STATED GOAL – Rewrite the listing below, from the line containing "How far is each" down to the line containing "5. [197,143]", so that "camera" becomes "viewer" throughout and nothing else changes. Omit the pictures from your answer.

EXTRACTED DATA –
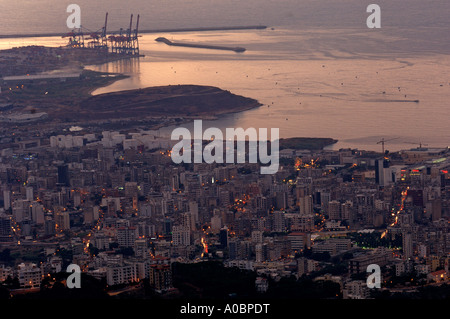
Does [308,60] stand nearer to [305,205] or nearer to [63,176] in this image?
[63,176]

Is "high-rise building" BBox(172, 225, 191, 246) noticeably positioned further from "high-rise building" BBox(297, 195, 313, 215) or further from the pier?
the pier

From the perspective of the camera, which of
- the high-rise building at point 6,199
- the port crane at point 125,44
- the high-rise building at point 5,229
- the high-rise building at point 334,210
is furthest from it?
the port crane at point 125,44

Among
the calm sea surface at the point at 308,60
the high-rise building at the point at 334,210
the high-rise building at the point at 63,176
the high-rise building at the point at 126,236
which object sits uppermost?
the calm sea surface at the point at 308,60

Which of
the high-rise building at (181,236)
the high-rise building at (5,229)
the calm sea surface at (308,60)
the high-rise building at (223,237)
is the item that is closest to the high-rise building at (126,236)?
the high-rise building at (181,236)

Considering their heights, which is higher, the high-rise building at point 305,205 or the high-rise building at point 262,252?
the high-rise building at point 305,205

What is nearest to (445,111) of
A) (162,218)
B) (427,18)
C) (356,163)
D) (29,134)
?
(356,163)

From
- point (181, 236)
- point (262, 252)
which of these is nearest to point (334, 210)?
point (181, 236)

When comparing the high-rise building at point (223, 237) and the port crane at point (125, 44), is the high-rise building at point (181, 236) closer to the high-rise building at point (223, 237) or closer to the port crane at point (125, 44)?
the high-rise building at point (223, 237)

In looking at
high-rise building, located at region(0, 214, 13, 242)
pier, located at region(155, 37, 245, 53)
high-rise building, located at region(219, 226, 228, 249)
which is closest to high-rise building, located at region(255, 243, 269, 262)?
high-rise building, located at region(219, 226, 228, 249)
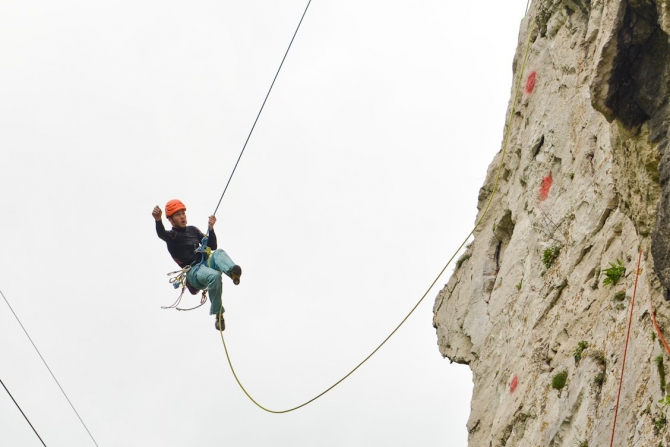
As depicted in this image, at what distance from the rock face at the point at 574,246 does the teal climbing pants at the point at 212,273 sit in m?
3.75

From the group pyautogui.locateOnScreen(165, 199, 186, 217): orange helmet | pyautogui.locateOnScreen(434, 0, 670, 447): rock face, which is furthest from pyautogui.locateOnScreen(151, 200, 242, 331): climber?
pyautogui.locateOnScreen(434, 0, 670, 447): rock face

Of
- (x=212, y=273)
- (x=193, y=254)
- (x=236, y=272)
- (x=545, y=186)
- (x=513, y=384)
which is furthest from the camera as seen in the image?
(x=193, y=254)

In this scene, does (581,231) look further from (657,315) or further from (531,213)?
(657,315)

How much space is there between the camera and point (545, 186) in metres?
13.2

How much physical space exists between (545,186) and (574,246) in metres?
1.60

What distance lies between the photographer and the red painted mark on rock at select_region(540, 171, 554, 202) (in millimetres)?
13038

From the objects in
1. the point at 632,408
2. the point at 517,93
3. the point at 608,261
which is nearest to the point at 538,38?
the point at 517,93

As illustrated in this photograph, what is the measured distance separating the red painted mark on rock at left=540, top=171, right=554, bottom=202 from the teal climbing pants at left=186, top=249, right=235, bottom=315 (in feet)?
14.3

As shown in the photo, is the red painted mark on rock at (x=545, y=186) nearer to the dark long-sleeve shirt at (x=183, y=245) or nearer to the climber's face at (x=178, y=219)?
the dark long-sleeve shirt at (x=183, y=245)

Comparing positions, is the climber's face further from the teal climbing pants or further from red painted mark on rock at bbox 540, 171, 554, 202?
red painted mark on rock at bbox 540, 171, 554, 202

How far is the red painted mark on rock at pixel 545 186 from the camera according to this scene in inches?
513

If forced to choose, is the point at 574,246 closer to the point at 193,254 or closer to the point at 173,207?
the point at 193,254

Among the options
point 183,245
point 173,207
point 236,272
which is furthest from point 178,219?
point 236,272

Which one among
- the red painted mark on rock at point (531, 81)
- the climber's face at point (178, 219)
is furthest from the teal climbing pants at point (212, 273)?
the red painted mark on rock at point (531, 81)
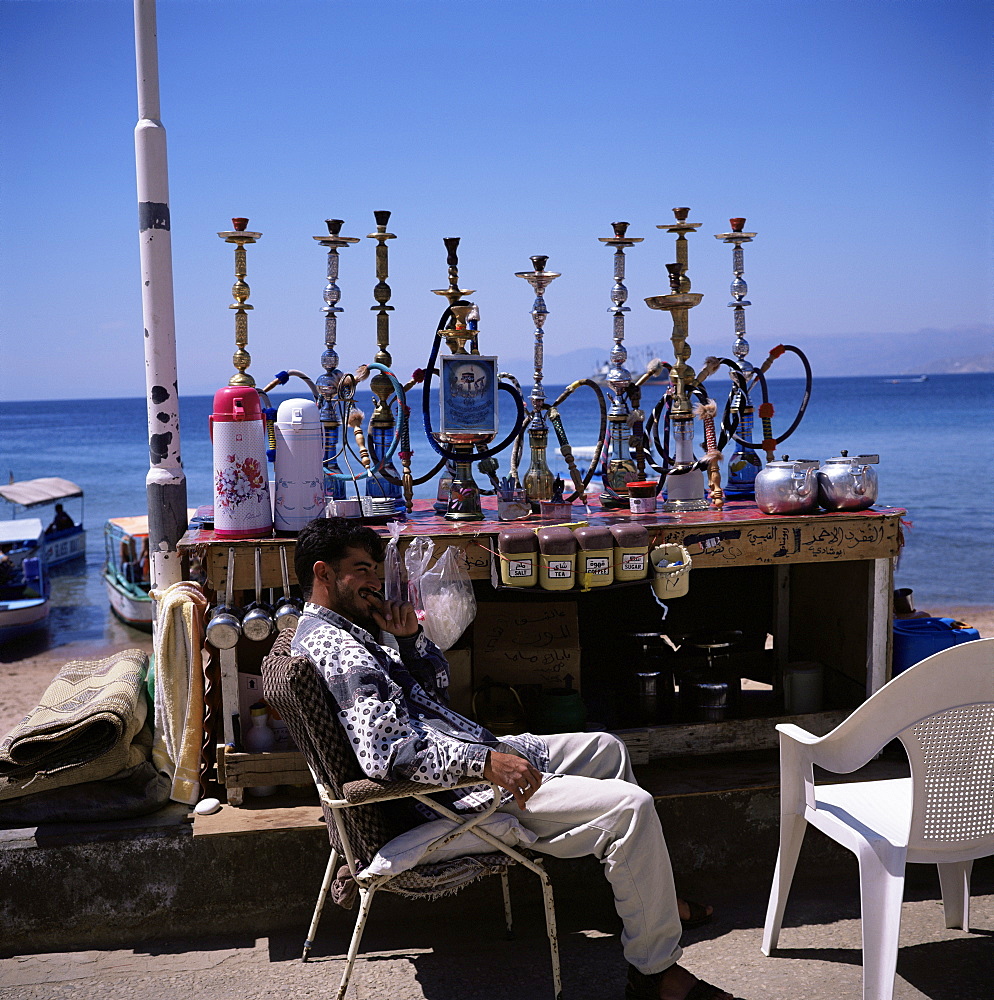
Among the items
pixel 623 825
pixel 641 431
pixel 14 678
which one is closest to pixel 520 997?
pixel 623 825

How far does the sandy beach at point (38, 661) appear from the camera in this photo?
10.4 m

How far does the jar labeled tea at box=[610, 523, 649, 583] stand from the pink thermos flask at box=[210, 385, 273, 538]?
1.29 m

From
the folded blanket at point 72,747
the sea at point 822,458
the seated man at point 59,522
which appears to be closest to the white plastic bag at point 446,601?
the folded blanket at point 72,747

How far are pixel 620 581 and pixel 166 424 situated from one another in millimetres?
1811

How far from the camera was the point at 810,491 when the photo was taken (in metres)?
3.97

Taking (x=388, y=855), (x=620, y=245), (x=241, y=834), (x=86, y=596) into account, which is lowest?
(x=86, y=596)

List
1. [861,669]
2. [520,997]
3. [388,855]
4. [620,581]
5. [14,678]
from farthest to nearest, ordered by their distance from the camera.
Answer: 1. [14,678]
2. [861,669]
3. [620,581]
4. [520,997]
5. [388,855]

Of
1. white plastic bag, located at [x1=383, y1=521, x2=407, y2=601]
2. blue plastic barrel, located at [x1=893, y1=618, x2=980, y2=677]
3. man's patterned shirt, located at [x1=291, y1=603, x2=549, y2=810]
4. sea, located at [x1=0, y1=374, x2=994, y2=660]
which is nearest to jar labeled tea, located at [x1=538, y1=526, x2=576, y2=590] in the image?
white plastic bag, located at [x1=383, y1=521, x2=407, y2=601]

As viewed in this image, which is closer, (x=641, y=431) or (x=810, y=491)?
(x=810, y=491)

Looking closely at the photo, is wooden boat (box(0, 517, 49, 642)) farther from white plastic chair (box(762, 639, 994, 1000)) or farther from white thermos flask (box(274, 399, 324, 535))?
white plastic chair (box(762, 639, 994, 1000))

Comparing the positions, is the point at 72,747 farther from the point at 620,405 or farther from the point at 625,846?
the point at 620,405

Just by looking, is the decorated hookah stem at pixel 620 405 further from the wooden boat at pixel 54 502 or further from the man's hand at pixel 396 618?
the wooden boat at pixel 54 502

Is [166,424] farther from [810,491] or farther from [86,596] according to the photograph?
[86,596]

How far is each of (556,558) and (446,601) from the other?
0.45 meters
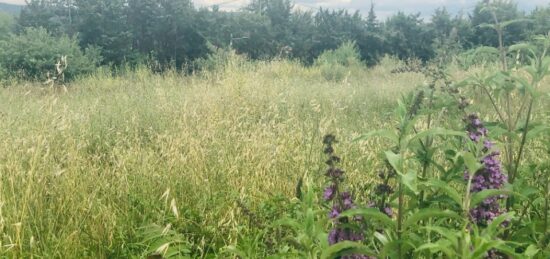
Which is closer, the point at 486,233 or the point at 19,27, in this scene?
the point at 486,233

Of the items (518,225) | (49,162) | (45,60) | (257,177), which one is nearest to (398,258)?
(518,225)

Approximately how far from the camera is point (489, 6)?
2029 mm

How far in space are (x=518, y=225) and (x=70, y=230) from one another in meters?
2.08

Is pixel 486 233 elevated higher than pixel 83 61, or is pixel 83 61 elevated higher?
pixel 486 233

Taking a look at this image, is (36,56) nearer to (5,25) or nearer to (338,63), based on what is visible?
(5,25)

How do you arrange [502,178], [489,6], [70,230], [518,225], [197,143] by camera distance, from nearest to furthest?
1. [502,178]
2. [518,225]
3. [489,6]
4. [70,230]
5. [197,143]

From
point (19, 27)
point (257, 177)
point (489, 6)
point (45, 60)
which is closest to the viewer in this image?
→ point (489, 6)

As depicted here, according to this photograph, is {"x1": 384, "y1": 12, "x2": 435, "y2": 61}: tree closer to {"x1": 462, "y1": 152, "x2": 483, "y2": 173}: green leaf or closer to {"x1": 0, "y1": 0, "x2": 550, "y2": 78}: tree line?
{"x1": 0, "y1": 0, "x2": 550, "y2": 78}: tree line

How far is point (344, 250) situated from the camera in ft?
4.43

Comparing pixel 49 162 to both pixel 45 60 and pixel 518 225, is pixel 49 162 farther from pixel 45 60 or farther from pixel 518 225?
pixel 45 60

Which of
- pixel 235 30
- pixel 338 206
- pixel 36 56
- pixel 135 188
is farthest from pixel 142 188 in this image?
pixel 235 30

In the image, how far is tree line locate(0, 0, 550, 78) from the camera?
1744 centimetres

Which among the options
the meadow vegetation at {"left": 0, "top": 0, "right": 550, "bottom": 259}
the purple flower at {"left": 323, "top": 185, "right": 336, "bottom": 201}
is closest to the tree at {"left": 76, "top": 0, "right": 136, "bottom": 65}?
the meadow vegetation at {"left": 0, "top": 0, "right": 550, "bottom": 259}

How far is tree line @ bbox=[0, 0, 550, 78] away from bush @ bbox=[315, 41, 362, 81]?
1.38 metres
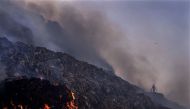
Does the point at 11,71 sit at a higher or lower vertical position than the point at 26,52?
lower

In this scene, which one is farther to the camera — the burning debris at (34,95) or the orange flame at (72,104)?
the orange flame at (72,104)

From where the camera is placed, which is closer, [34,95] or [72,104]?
[34,95]

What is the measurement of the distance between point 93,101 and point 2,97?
158 ft

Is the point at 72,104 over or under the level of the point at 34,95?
over

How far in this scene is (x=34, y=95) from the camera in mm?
153750

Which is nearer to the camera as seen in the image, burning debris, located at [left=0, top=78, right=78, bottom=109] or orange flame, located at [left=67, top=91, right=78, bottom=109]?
burning debris, located at [left=0, top=78, right=78, bottom=109]

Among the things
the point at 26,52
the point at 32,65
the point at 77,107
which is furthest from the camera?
the point at 26,52

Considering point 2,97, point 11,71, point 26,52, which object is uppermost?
point 26,52

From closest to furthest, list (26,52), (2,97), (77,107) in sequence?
(2,97) → (77,107) → (26,52)

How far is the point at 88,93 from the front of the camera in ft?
619

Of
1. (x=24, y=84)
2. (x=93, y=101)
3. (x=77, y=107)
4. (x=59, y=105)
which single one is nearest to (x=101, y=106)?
(x=93, y=101)

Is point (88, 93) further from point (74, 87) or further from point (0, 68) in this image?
point (0, 68)

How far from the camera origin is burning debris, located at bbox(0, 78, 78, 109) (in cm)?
14725

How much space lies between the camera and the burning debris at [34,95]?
147250 millimetres
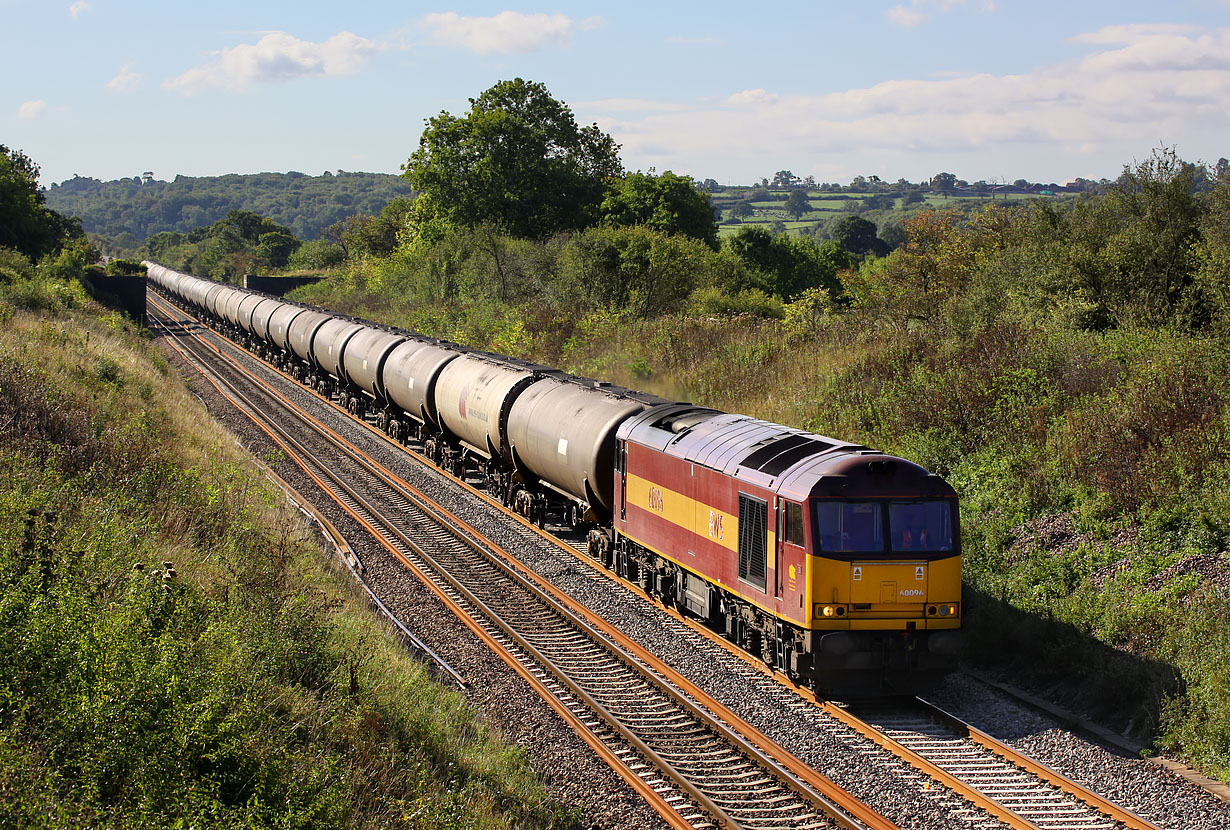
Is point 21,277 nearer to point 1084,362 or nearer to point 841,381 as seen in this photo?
point 841,381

RESULT OF THIS TASK –
How far is each of (556,558) and (446,601) from the other?
0.45 meters
Which is closer, the point at 486,233 or the point at 19,27, in this scene?
the point at 486,233

Of the items (518,225) | (49,162) | (45,60) | (257,177), which one is nearest to (398,258)?
(518,225)

Approximately how far from the viewer is point (489, 6)?
2029 mm

How far in space are (x=518, y=225) and (x=70, y=230) from one another in meters?
2.08

Is pixel 486 233 elevated higher than pixel 83 61, or is pixel 83 61 elevated higher?
pixel 486 233

Taking a look at this image, is (36,56) nearer to (5,25) or nearer to (338,63), based on what is visible?
(5,25)

How do you arrange [502,178], [489,6], [70,230], [518,225], [197,143] by viewer distance, from nearest to furthest?
1. [502,178]
2. [518,225]
3. [489,6]
4. [70,230]
5. [197,143]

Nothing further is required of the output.